Contemporaneamente non mancò di occuparsi di questioni più stringenti tra le quali l’acquedotto, detto “Felice” in suo onore, già nel programma del suo predecessore Gregorio XIII, e completato all’inizio del suo pontificato dal fidato architetto Domenico Fontana. La prima opera pubblica per portare l’acqua nel cuore di Roma, dall’epoca degli acquedotti antichi distrutti dai barbari, fu costruita utilizzando le arcate e i materiali superstiti del Marcio e del Claudio, ma captando le sorgenti un tempo utilizzate dall’acquedotto Alessandrino, molto più vicine a Roma (località Pantano Borghese, a tre chilometri dall’attuale Colonna) rispetto a quelle degli altri due.
Da buon francescano, Papa Sisto pensava non si potesse lesinare l’acqua ai terreni tra Viminale, Quirinale ed Esquilino, interessati da una forte espansione dell’edilizia aristocratica, e lasciare a secco la sua stessa villa Montalto, un gigante da sei chilometri di perimetro, costruita quando era ancora cardinale; ora non più esistente, questa modesta proprietà all’epoca occupava la medesima area della attuale Stazione Termini e dintorni, i suoi confini correvano lungo le direttrici oggi grosso modo occupate da via del Viminale, via De Nicola, Via Marsala fino a Porta San Lorenzo, e via Depretis. Con rigogliosi giardini, dense alberature e un tripudio di più di trenta fontane affamate d’acqua, fu una fortuna che anche la plebe più a valle ne potesse approfittare.
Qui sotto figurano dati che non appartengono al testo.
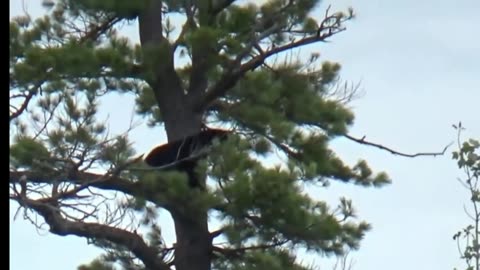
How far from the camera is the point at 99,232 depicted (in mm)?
5926

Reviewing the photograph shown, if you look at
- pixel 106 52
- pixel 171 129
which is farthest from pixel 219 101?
pixel 106 52

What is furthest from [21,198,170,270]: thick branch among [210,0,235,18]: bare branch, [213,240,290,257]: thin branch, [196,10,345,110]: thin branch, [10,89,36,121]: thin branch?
[210,0,235,18]: bare branch

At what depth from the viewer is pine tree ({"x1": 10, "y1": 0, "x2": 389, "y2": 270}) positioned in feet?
18.1

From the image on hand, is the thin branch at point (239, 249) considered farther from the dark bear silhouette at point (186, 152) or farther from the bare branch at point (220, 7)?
the bare branch at point (220, 7)

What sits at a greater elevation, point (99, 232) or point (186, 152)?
point (186, 152)

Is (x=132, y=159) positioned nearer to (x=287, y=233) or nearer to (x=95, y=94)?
(x=95, y=94)

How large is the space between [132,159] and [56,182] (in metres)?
0.38

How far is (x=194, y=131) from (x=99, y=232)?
0.83 metres

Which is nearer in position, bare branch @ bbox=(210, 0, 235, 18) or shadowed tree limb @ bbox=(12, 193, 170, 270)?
shadowed tree limb @ bbox=(12, 193, 170, 270)

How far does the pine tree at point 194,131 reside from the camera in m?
5.52

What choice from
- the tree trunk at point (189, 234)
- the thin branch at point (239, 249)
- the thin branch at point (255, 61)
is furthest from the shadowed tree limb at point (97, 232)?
the thin branch at point (255, 61)

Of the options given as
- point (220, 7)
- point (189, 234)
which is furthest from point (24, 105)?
point (189, 234)

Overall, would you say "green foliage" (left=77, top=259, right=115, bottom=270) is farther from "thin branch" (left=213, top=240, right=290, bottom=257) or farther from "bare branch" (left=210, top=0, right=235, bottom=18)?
"bare branch" (left=210, top=0, right=235, bottom=18)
A papa Sisto dobbiamo dunque la Porta Furba (probabilmente da Formae, denominazione medioevale degli acquedotti), mostra monumentale del fornice dell’acquedotto Felice che scavalca la Tuscolana, pensata sull’esempio delle antiche Porta Maggiore e Porta Tiburtina; come pure dobbiamo a lui la fontana nei pressi, ricostruita nel ‘700 per papa Clemente XII forse da Luigi Vanvitelli.